Aim of the task → Look below for the line with "Upon examining this". Extract that line and each one after it through the last, word for word.

[Excerpts from a spatial dataset]
(begin)
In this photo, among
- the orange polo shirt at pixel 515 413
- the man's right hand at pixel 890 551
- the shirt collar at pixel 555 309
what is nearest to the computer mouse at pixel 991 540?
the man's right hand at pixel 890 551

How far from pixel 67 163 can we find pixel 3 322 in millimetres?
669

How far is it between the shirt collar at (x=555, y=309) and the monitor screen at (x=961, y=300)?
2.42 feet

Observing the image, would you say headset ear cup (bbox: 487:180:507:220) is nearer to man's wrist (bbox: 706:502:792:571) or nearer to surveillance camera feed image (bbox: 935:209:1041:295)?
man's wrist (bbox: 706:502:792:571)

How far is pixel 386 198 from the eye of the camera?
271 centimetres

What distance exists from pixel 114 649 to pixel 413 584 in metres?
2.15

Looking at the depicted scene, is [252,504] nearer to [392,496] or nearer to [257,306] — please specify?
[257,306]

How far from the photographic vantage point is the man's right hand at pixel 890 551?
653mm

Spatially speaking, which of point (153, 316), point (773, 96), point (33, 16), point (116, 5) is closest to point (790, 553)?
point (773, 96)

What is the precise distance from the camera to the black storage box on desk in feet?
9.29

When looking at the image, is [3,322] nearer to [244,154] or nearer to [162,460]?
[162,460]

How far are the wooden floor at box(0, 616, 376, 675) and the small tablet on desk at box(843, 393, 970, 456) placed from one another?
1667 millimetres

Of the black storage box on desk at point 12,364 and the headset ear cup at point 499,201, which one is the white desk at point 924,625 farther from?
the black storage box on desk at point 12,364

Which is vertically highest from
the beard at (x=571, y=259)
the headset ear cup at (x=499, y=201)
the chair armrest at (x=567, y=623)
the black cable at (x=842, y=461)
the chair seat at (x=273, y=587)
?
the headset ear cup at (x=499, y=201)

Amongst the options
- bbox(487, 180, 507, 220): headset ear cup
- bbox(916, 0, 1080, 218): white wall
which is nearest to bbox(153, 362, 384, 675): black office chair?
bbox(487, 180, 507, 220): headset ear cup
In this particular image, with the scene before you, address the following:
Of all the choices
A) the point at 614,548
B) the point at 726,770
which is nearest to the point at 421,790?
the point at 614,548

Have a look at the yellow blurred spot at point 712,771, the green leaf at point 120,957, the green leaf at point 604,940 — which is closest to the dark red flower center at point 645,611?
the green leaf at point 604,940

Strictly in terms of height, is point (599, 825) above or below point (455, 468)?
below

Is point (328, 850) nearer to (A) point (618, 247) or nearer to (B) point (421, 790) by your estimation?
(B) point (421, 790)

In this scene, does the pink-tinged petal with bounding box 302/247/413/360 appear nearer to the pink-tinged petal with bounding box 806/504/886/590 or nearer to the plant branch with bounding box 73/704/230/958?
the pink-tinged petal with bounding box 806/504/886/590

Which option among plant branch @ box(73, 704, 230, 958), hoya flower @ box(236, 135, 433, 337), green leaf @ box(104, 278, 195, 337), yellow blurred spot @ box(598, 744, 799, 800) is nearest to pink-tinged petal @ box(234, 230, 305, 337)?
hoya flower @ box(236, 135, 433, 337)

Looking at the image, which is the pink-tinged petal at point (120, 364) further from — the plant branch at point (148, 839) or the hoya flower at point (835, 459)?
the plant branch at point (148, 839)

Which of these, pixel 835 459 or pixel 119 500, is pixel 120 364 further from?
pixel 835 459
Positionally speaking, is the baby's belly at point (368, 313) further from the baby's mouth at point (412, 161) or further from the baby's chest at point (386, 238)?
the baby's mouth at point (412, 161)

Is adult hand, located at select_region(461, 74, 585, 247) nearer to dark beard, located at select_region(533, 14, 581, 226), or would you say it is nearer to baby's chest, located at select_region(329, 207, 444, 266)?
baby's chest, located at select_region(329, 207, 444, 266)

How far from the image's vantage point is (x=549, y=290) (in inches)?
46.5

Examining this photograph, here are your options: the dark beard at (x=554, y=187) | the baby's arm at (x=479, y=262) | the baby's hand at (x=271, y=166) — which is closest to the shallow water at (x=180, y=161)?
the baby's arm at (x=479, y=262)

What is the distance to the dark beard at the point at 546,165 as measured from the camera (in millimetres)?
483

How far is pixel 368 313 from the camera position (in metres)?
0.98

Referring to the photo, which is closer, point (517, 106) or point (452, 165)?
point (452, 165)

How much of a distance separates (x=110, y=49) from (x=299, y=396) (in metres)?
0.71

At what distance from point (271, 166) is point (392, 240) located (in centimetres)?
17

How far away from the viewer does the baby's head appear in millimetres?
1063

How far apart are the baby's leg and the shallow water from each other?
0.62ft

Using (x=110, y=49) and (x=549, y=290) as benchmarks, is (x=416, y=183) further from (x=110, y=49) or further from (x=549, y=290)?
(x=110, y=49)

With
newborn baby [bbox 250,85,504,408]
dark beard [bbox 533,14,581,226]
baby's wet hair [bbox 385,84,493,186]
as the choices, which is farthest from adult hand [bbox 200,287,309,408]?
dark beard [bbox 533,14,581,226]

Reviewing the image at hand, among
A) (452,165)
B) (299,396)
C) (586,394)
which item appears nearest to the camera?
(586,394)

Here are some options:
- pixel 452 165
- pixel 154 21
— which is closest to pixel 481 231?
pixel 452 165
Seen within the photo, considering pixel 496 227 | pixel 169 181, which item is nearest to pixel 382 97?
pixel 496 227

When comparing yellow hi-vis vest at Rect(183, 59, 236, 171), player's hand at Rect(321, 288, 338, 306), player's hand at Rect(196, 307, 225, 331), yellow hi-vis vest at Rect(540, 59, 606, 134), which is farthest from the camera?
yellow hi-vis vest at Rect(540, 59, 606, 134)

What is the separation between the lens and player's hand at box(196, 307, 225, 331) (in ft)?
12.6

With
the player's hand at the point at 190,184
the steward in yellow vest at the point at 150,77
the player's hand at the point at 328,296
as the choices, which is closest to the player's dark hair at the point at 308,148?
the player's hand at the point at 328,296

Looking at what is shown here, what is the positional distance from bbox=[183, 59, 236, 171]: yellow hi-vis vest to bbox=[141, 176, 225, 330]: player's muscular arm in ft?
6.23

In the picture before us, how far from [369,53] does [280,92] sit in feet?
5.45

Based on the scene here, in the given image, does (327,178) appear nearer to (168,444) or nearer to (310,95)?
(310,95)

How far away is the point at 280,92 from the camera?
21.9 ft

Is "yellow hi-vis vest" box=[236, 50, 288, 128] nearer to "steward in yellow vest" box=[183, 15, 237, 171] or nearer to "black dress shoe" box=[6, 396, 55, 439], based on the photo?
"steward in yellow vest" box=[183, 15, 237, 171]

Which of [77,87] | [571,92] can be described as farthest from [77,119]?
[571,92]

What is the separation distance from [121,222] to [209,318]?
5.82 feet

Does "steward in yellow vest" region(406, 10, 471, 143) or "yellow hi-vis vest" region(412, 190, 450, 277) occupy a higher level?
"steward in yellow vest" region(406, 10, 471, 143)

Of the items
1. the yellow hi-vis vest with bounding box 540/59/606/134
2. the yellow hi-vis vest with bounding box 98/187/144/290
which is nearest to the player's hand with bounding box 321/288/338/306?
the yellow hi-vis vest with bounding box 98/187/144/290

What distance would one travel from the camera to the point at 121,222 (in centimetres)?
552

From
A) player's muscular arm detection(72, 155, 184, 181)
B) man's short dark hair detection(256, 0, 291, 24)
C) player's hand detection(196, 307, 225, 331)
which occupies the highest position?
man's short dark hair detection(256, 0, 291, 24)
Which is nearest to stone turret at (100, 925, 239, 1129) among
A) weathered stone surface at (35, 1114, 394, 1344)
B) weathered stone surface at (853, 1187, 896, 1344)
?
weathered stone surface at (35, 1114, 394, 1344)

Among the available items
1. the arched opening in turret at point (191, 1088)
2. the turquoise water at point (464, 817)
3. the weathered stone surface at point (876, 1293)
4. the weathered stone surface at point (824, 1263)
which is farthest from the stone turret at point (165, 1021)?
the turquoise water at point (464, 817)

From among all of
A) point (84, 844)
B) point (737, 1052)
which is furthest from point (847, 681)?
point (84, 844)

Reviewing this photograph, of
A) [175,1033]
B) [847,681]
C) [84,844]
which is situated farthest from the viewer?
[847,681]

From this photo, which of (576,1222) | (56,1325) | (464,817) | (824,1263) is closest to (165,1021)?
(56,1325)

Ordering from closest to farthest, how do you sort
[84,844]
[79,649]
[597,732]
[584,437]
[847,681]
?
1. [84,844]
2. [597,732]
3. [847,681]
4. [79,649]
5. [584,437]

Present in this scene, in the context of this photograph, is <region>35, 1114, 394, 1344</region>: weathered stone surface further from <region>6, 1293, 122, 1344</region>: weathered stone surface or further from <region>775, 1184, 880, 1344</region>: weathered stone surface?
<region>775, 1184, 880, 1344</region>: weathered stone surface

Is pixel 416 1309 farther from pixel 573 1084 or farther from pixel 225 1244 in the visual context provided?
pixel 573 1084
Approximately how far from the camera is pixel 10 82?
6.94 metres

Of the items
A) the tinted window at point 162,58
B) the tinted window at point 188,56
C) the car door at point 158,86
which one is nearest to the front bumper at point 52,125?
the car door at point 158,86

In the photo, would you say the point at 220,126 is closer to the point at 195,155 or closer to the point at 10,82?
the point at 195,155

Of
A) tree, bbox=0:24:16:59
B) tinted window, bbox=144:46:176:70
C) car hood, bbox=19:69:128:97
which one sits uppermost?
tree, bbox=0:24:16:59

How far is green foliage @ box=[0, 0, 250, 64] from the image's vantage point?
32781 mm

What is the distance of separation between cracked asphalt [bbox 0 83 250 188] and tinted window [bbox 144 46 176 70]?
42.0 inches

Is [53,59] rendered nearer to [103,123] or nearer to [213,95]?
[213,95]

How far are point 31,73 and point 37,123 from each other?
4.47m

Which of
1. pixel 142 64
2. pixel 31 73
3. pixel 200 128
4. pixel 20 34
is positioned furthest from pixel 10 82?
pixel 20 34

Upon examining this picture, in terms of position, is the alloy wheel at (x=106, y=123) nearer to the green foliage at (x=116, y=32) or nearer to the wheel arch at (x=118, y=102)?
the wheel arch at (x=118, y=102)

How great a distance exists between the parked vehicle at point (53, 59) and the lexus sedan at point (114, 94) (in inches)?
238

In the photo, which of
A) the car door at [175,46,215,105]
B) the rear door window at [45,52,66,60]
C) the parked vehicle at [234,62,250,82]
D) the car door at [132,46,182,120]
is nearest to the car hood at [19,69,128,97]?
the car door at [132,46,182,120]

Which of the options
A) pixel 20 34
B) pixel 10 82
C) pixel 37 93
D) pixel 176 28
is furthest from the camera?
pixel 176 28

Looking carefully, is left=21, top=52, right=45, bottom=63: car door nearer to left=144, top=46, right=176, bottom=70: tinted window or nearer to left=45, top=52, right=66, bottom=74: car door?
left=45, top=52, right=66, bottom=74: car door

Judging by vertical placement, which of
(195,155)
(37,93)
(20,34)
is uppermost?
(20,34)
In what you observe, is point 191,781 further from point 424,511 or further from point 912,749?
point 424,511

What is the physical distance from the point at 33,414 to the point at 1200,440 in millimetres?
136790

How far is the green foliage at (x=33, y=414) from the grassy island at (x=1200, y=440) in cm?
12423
(end)
The output →
Upon examining this picture, in terms of position, is the alloy wheel at (x=106, y=123) nearer to the green foliage at (x=116, y=32) or nearer to the wheel arch at (x=118, y=102)?
the wheel arch at (x=118, y=102)

How great a distance exists between the parked vehicle at point (53, 59) and the lexus sedan at point (114, 94) (in inches)?
238

In the photo, which of
A) the car door at [175,46,215,105]
B) the rear door window at [45,52,66,60]
C) the parked vehicle at [234,62,250,82]
D) the car door at [132,46,182,120]
is nearest to the car hood at [19,69,128,97]?
the car door at [132,46,182,120]

Which of the options
A) pixel 20 34
B) pixel 10 82
C) pixel 37 93
D) pixel 176 28
is furthest from the camera?
pixel 176 28

Looking carefully, is left=21, top=52, right=45, bottom=63: car door nearer to left=144, top=46, right=176, bottom=70: tinted window or nearer to left=45, top=52, right=66, bottom=74: car door?
left=45, top=52, right=66, bottom=74: car door

Judging by vertical placement, which of
(195,155)
(37,93)
(20,34)
is uppermost?
(20,34)
In what you observe, is point 191,781 further from point 424,511 or further from point 912,749?
point 424,511

What is the physical distance from the point at 33,414 to the point at 1200,440 in millimetres?
136790

How far is the green foliage at (x=33, y=414) from the grassy island at (x=1200, y=440) in cm?
12423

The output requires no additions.